If you can get to a sample the testing can be a strong predictor of what chemo drugs WON’T work and can spare the patient from suffering through an ineffective chemo regimen. If the chemo doesn’t kill the cancer cells in vitro then it’s not likely to work.

The reverse isn’t really true though because the tumor samples aren’t a living growing tumor. While a drug may appear to be very effective in testing it can be ineffective in practice. This is simply because many cancers are just really aggressive and they just grow faster than the chemo can kill them.

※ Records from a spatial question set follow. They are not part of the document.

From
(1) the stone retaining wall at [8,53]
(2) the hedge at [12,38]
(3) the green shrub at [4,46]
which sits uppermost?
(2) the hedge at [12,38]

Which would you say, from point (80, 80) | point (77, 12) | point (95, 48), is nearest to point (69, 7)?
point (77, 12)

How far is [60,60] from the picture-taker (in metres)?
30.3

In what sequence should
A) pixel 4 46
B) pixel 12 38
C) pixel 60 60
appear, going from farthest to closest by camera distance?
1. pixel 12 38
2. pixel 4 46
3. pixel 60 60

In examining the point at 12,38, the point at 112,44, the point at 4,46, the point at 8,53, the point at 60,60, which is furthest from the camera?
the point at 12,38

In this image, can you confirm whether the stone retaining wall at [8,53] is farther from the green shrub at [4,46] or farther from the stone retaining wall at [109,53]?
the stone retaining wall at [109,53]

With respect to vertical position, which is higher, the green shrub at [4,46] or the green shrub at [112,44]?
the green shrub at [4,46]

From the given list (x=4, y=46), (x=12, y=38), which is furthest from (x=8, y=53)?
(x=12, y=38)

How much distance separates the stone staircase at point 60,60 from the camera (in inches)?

My SO wanted to do the chemosensitivity testing but getting the sample was a problem, then as his pancreatic cancer progressed he had to have another major surgery anyway and the surgeon determined that they could get an effective sized sample from a liver metasis.

However, he did not survive the recovery from major surgery and died two days after getting the test results. However, the test result claimed that the chemo he was using was actually the most effective for him so his cancer was just overgrowing the chemo, there was no magic bullet that was missed.

Another thing is that most chemo is effective at first, that is why it is so commonly used to shrink tumors before surgery. The real issue is that it becomes ineffective quite rapidly… the cells that are susceptible to the chemo die, then the only cells reproducing are those that are resistant to the chemo so you end up with a resistant tumor really fast.